Ohio ranks 43rd among states in terms of per capita COVID-19 testing rates, according to analysis from Johns Hopkins University.

Public health officials have emphasized testing, followed by quick contact tracing, is key to mitigating any outbreak. It’s how health officials can stop one case from snowballing into 50.

The upshot: the documents indicate Ohio is set to scale up serologic (antibody) testing. Officials project 15,000 antibody tests will be administered in June, compared to about 1,000 in May.

Even counting in the antibody testing, the projected average for June only hits about 11,000. The serologic testing itself is limited. It can only gauge whether a person contracted the disease in the past, not whether he or she carries it in the present.

The document doesn’t contain any specific details on serological testing, as noted by William Miller, an epidemiologist with Ohio State University who reviewed the plan.

“I think the one thing to keep emphasizing is that if we want to stay out of a shutdown state, testing is critical,” he said. “We have to test — suspected cases and contacts — very widely to stay ahead of this.”

The estimates come from Ohio’s “2020 Overarching Jurisdictional SARS-COV-2 Testing Strategy” plan, submitted to the U.S. Department of Health and Human Services as part of a requirement for recipients of funding from the Paycheck Protection and Health Care Enhancement Act.

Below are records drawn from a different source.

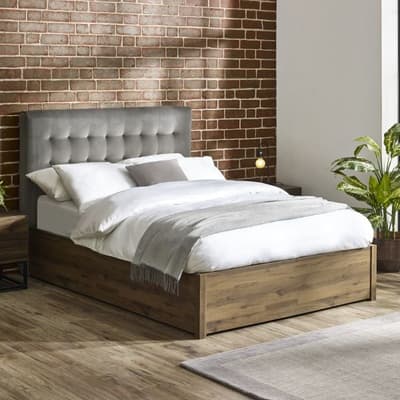 Jackson Rustic and Grey Velvet and Wooden Ottoman Storage Bed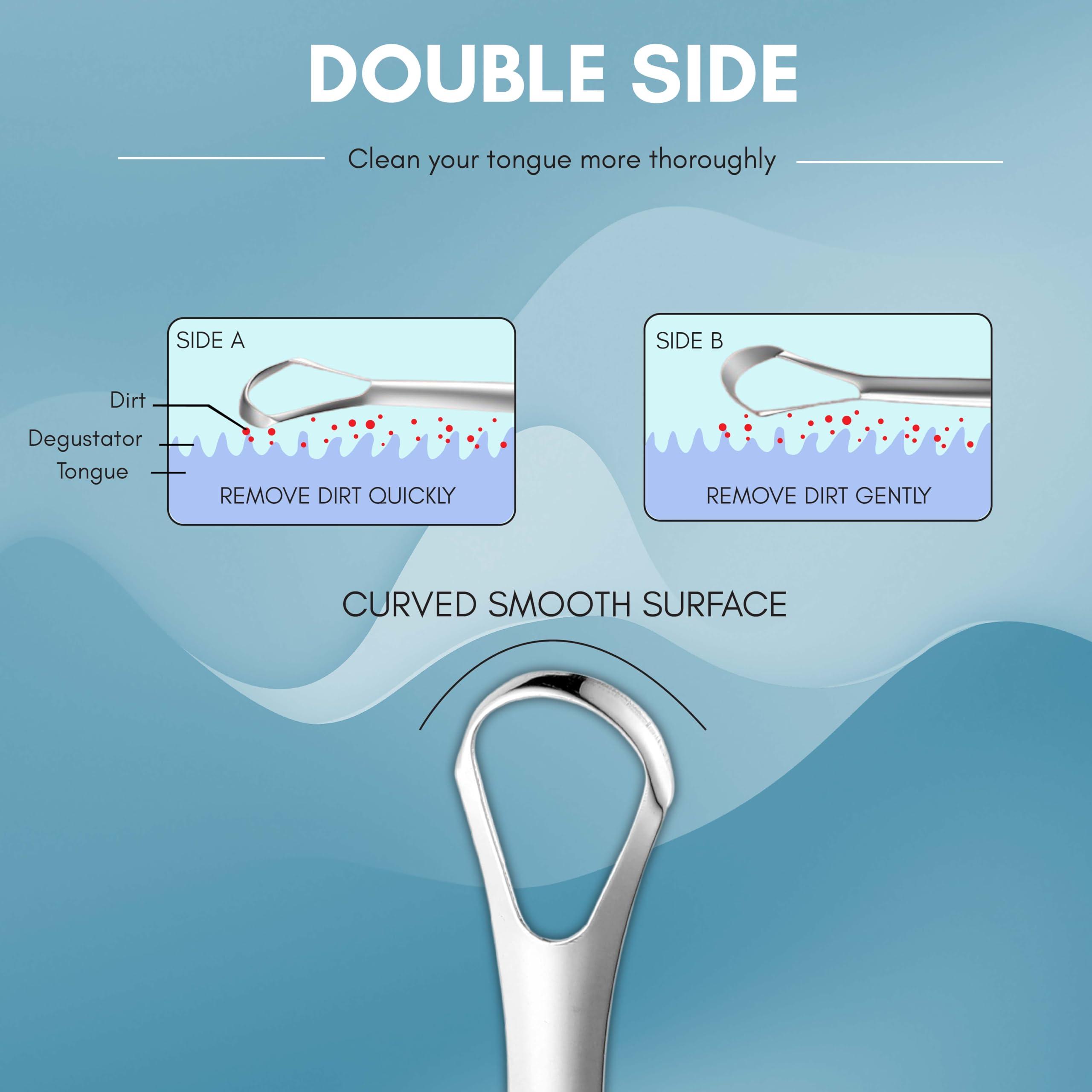 Beauté Secrets Beauté Secrets Tongue Cleaner Set With Travel Case for Men, Women and Kids, Silver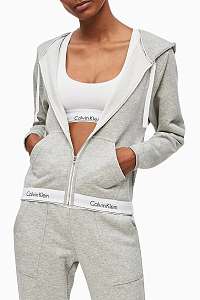 Calvin Klein sivá dámska mikina Top Hoddie Full Zip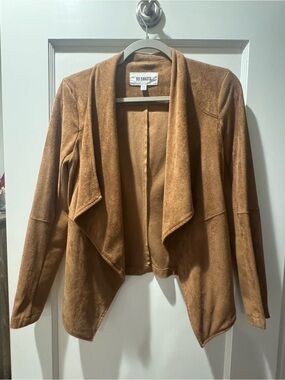 BB Dakota Camel Suede-Look Draped Open Front Blazer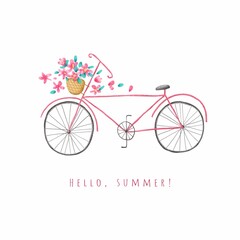 Cute bike with a basket of flowers. The inscription "Hello, summer!". White background. Stock illustration.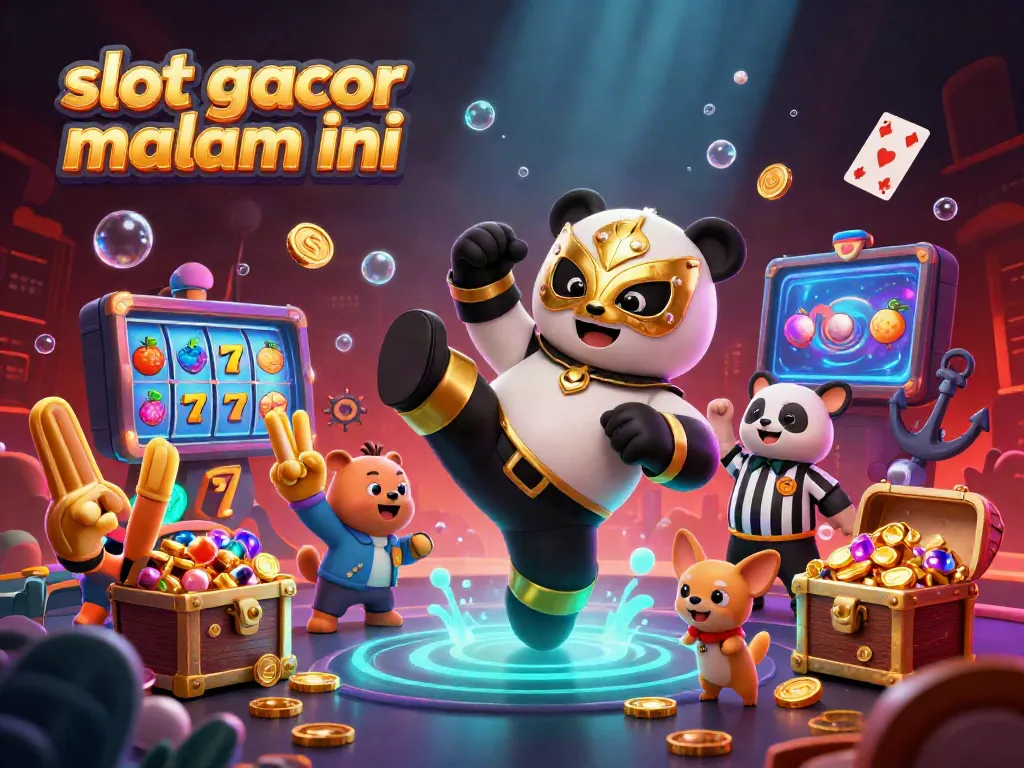 Gambarlah slot gacor malam ini dengan panda pegulat melompat di kasino yang ramai dan berwarna-warni.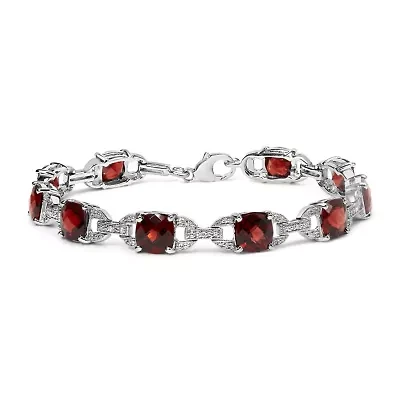 Sterling Silver Garnet & Diamond Accent Tennis Link Bracelet-7"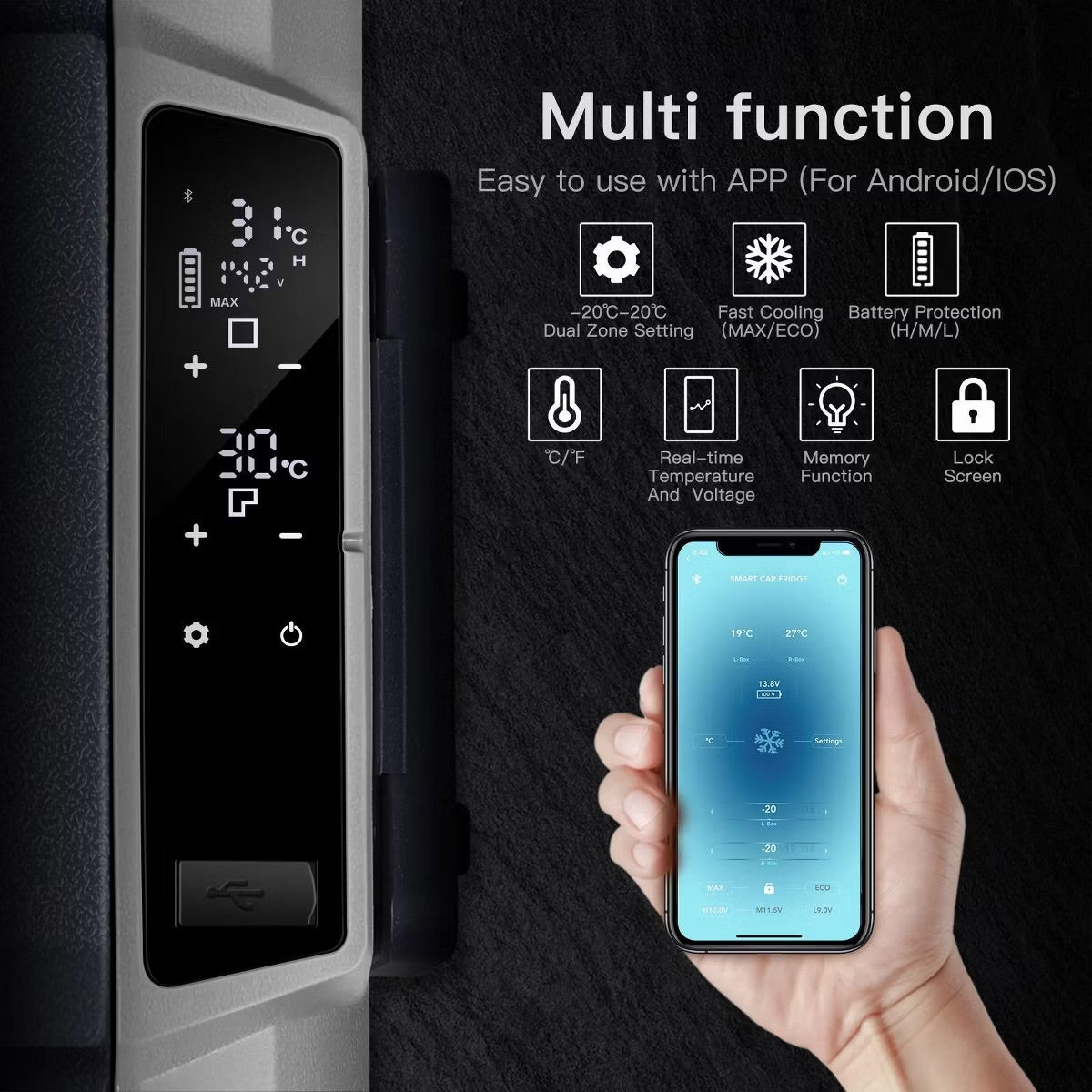 12 Volt Car Refrigerator, Portable Freezer with Dual Zone WIFI APP Control, 12/24V DC and 100-240V AC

The Ohio Department of Health released the strategy document Monday upon request.

The projections only span through June. However, later this month, the state must submit an updated plan that captures the rest of 2020.

At his daily press briefings, Gov. Mike DeWine has emphasized Ohio’s “testing capacity” — he says labs around Ohio have the capability of processing more than 20,000 tests per day.

A DeWine spokesman did not respond to inquiries regarding why Ohio’s testing rates are not picking up pace.

A spokeswoman from the Ohio Department of Health did not respond to an interview request with the state’s lab testing lead.